Seyfarth Synopsis: Professional class settlement objectors can be a thorn-in-the-side for employers and class counsel attempting to settle class actions. Their M.O. is often the same — frivolously object, appeal its denial, settle out of court, and withdraw. It is already hard enough to obtain court approval of a class-based settlement without adding into the mix such tactics taken by objectors. But the good news for employers is that courts are closely reviewing conduct of objectors to determine if sanctions are appropriate.
That is exactly what happened in Clark v. Gannett Co., No. 1-17-2041 (Ill. App. Nov. 20, 2018). Clark is a good reminder for employers who are seeking class settlement approval to not lie down for serial objectors. Rather, employers should take the fight to objectors, who are increasingly being met with skepticism and ire from courts around the country,
In Clark v. Gannett Co., No. 1-17-2041 (Ill. App. Nov. 20, 2018), the plaintiff alleged that Gannett Co. violated the Telephone Consumer Protection Act by making unsolicited phone calls. The parties reached a $13.8 million settlement, of which $5.4 million went to class counsel. Before final approval, however, Gary Stewart (the sole objector) filed an objection to the settlement, claiming that class counsel’s fees were excessive. The trial court overruled Stewart’s objections.
A month later, class counsel moved for sanctions against Stewart’s counsel, arguing that they filed Stewart’s objection for improper reasons — namely, to elicit attorneys’ fees. The trial court declined to grant class counsel’s motion for sanctions and found that the objection was not filed for an improper purpose. In the course of that ruling, the trial court excluded evidence of counsel’s pattern of conduct in representing objectors in other class action lawsuits. Class counsel appealed the trial court’s denial of sanctions to the Illinois Appellate Court.
The Decision Of The Illinois Appellate Court
On appeal, the Illinois Appellate Court reversed the trial court’s decision to exclude the pattern of conduct of Stewart’s counsel. The Illinois Appellate Court explained, “[t]he pattern of conduct engaged in by [Stewart’s counsel] is relevant to the objection’s possible improper purpose of seeking attorneys’ fees with the bare minimum of effort, expense, and time.” Id. at 17. In reaching that decision, the Illinois Appellate Court noted that Stewart’s counsel has used this strategy in multiple cases in different states and that various courts had admonished counsel’s conduct. In fact, as the Illinois Appellate Court emphasized, one federal judge described one of Stewart’s attorneys as ‘“a known vexatious appellant.’” Id. at 18. Based on these facts, the Illinois Appellate Court vacated the order denying sanctions and directed the trial court to conduct a new hearing with evidence of similar conduct in other cases to determine whether the objection was filed for an improper purpose.

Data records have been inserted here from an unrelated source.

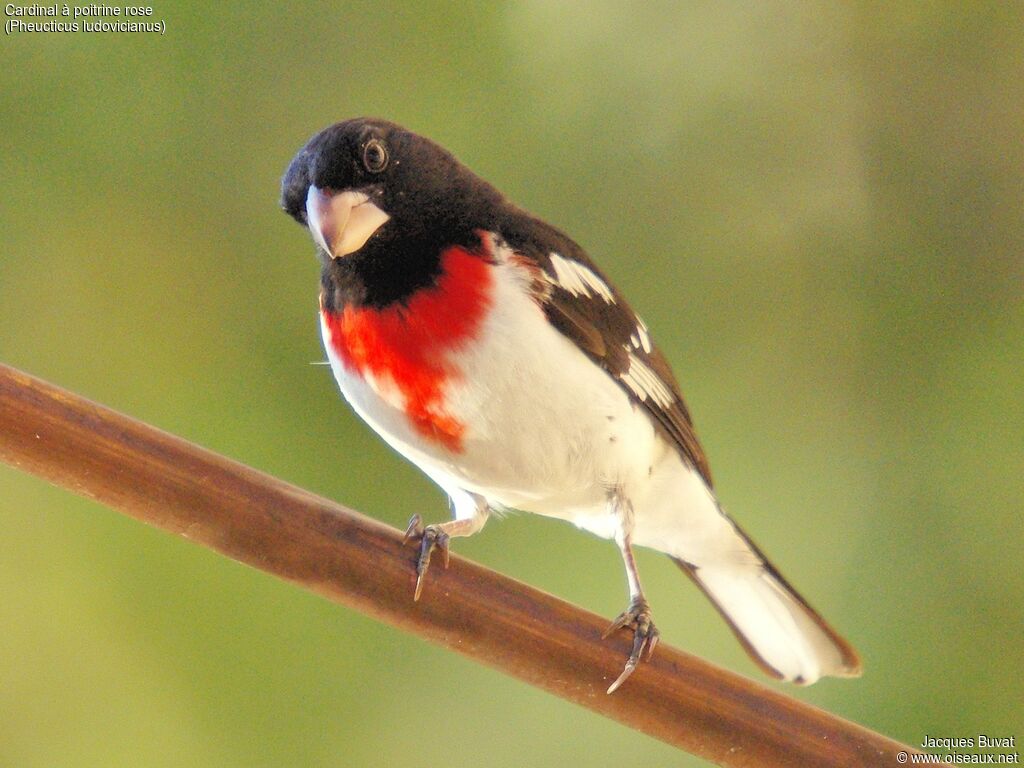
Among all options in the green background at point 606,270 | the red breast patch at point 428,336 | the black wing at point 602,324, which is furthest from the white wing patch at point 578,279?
the green background at point 606,270

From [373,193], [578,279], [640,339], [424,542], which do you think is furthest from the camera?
[640,339]

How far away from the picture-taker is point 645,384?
4.29ft

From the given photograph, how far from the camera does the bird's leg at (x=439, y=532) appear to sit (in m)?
0.93

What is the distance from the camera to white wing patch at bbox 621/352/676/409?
128 cm

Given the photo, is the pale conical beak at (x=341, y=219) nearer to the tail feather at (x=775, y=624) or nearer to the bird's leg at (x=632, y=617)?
the bird's leg at (x=632, y=617)

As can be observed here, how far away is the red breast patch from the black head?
0.06 metres

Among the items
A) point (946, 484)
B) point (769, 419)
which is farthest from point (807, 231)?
point (946, 484)

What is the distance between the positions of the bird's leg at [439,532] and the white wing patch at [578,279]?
11.3 inches

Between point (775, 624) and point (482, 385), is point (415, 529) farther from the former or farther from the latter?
point (775, 624)

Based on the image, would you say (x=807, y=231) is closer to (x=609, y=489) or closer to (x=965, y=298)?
(x=965, y=298)

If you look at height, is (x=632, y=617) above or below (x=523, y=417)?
below

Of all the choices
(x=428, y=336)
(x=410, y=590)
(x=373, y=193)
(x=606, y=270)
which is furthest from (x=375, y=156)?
(x=606, y=270)

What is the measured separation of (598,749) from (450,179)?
0.91 m

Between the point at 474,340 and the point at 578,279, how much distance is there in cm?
21
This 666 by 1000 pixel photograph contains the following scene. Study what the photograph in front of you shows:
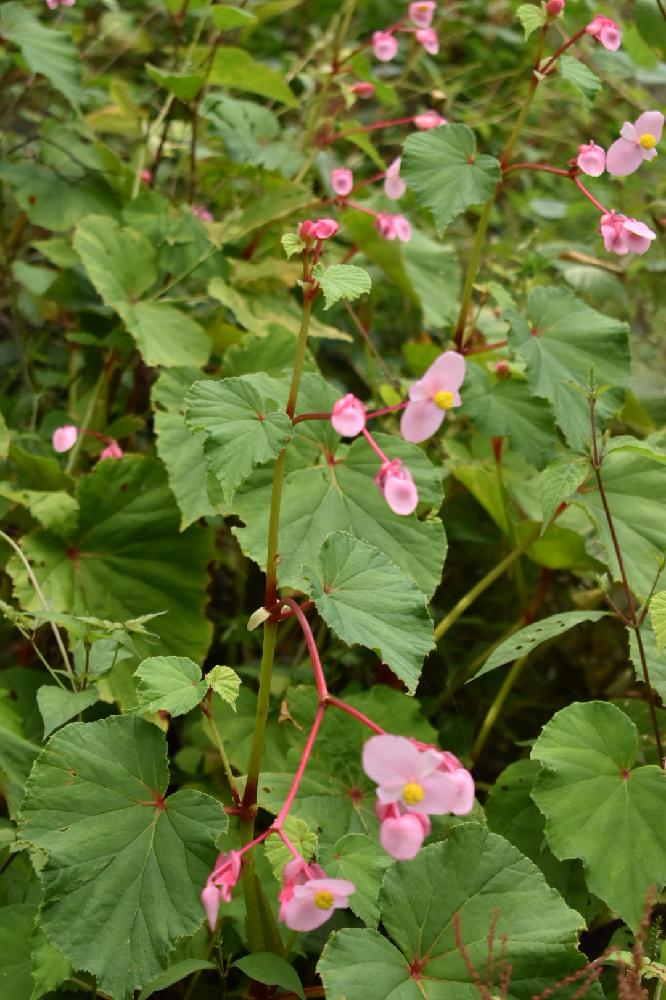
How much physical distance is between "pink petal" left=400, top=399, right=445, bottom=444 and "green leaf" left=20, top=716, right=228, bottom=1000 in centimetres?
39

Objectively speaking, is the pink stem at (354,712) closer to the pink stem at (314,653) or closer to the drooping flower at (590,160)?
the pink stem at (314,653)

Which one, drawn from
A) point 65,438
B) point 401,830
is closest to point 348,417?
point 401,830

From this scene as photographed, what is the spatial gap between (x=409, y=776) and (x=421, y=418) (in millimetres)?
360

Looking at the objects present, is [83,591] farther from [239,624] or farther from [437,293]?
[437,293]

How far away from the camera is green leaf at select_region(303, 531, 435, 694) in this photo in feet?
2.82

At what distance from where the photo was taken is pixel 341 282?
0.96 meters

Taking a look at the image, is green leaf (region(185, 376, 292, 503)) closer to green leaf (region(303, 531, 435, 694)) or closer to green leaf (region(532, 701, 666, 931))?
green leaf (region(303, 531, 435, 694))

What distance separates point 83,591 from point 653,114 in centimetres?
105

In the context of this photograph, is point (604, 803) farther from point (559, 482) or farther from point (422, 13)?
point (422, 13)

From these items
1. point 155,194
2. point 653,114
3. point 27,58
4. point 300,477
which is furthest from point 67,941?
point 27,58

But the Illinois Appellate Court did not stop there. Because one of Stewart’s attorney’s was an out-of-state attorney who used a local attorney for filing the objection, it considered whether the duo engaged in the unauthorized practice of law. There was evidence that Stewart’s local attorney did not review any of the objection papers, all of which were prepared solely by Stewart’s out-of-state counsel. The Illinois Appellate Court explained that by “not applying and appearing pro hac vice” Stewart’s out-of-state counsel sought to “escape responsibility by appearing not to practice law in this jurisdiction.” Id. at 21. “Both attorneys,” the Illinois Appellate Court concluded, “have engaged in fraud on the court.” Id. at 25. As a result, it then directed the clerk to forward a copy of the order to the ARDC to determine whether disciplinary action should be taken.
Implication For Employers:
This ruling in Clark demonstrates that now, more than ever, courts are scrutinizing the purpose behind an objection to a class-based settlement, particularly when the objector is represented by counsel with history of hijacking class settlements. Employers confronted with a hold-up by a professional objector should work with class counsel to aggressively oppose the objector’s extortionist bid for fees. This might mean some short term pain and associated costs, but in the long run hopefully objectors will get the message that gone are the days where parties will roll over and pay their fees.